I've seen other people participate in this type of challenge. Or more often eschew their social media in the wake of a recent embarrassing event. The only embarrassment I've suffered lately is the amount of time I dedicate to mindlessly scrolling through my feeds, urged along by little blips of euphoria here and there that never quite scratch that itch I seem to have. And of course it never will. I know that. And yet I keep scrolling. And in the meantime, what am I missing? Surely something. I spent 24 years of my life without a smart phone and the constant ability to lose myself in the fake lives of others. I must have been doing something for all that time. Well here's what I used to do:

I used to read more
I used to exercise more
I used to ride my bike
I used to write in my diary
I used to reorganize or clean things on a whim
I used to practice dancing
I used to alter clothing
I used to write letters

Also how did I go to bed before I had a smart phone? Or wake up for that matter? Even if I've been partying all night and I'm drunk as a skunk I still need my weird YouTube videos to help me fall asleep. In the morning, the first thing I do is check my notifications on my Instagram and Facebook to see if anything interesting happened in the last few hours. I feel like this can't be healthy. I feel like there is some real life stuff happening right in front of me that I'm missing out on. So I'm embarking on a journey: a social media free life. For 31 days I will refrain from sneaking into my Facebook feed while I'm standing in line at the grocery store, or catching up in my Instagram stories while I'm waiting for my burrito at the Mexican food place. I'm not going to obsessively swipe though postings while I'm waiting for my friend to join me at the bar or check to see if anyone tagged me in those photos from the concert last night. I'm going to see what kind of impact I can have on my life by simply deciding to remain in the present.

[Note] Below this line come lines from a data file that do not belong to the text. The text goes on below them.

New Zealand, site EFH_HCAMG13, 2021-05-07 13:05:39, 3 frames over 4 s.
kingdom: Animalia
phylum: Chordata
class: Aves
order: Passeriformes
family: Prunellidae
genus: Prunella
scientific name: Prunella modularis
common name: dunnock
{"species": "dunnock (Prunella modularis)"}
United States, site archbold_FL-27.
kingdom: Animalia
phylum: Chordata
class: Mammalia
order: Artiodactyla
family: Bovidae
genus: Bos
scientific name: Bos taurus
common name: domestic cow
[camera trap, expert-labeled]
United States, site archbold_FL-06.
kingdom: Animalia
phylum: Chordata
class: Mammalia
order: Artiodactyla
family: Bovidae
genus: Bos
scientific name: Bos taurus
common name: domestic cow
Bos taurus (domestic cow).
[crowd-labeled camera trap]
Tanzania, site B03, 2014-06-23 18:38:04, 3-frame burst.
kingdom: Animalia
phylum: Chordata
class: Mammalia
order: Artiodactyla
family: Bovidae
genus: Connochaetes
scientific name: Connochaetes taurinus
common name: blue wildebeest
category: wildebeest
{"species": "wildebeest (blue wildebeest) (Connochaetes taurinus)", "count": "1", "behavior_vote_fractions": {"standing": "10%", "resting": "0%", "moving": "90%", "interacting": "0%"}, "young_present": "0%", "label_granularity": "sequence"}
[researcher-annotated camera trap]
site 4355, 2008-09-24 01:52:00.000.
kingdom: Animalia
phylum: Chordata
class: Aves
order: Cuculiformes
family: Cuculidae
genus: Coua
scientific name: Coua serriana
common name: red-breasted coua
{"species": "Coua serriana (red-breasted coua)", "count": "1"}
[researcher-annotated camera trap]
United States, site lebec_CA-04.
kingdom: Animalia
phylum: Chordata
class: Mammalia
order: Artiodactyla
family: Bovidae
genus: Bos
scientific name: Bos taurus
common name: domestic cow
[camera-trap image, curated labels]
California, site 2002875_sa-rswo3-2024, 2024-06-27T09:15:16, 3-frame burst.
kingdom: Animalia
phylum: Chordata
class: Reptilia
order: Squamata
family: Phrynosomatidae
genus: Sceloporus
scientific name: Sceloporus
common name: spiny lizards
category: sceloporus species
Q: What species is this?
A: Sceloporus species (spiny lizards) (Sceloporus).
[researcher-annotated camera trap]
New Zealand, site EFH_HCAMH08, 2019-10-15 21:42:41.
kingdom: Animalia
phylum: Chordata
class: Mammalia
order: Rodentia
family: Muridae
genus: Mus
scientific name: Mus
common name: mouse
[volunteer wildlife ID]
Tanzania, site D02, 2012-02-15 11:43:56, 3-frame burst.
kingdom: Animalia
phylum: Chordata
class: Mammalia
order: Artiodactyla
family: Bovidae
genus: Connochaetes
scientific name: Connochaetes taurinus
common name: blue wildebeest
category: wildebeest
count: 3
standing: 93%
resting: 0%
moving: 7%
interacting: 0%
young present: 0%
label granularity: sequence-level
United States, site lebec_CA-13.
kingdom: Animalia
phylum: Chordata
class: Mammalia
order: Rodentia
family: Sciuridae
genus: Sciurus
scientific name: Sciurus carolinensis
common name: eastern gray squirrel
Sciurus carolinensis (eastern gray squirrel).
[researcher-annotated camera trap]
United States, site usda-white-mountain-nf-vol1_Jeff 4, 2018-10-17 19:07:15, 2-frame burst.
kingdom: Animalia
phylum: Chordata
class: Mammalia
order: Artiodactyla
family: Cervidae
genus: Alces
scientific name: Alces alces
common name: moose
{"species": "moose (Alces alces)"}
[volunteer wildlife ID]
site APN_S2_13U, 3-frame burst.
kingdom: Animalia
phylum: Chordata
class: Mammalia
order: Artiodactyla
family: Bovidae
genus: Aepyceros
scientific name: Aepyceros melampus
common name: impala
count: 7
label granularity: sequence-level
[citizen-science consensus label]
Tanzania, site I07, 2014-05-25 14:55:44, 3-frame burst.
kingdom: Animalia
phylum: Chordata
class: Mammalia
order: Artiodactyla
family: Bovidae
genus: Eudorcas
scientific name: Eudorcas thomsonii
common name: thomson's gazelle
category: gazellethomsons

Well actually, I'm going to go a little further than that. I recently listened to a podcast by two women who read and followed a book called, The Miracle Morning. Apparently the guy is a real dick bag and the book is terrible (one of the women absolutely despised the routine that he sets out for his reader) but I've decided that I'm going to give it a go. Most of the things outlined in his daily plan are things I've always wanted to do but never found the motivation to actually accomplish. Without the distraction of social media, and an audience to see me through (that's you), I want to see if I can actually complete this challenge I've set out for myself.

Part of the challenge is to spend a portion of every day writing. With that time, I am going to post a daily blog to let you guys know how well (or poorly) this is going. If the posts get boring and repetitive I may cut them down to one every few days. We'll see how it goes. I'm starting the challenge on July 1st but I will not be posting daily links on Facebook (duh) so be sure to check back here every day in the month of July, or subscribe to my blog, so you don't miss out on the action. I know that this is going to be a challenge for me. Probably even more than I think it's going to be. But I'm up for it. I'm ready for a change. Let's do this.

2 comments:

  1. I'm so proud of you. Break a leg!!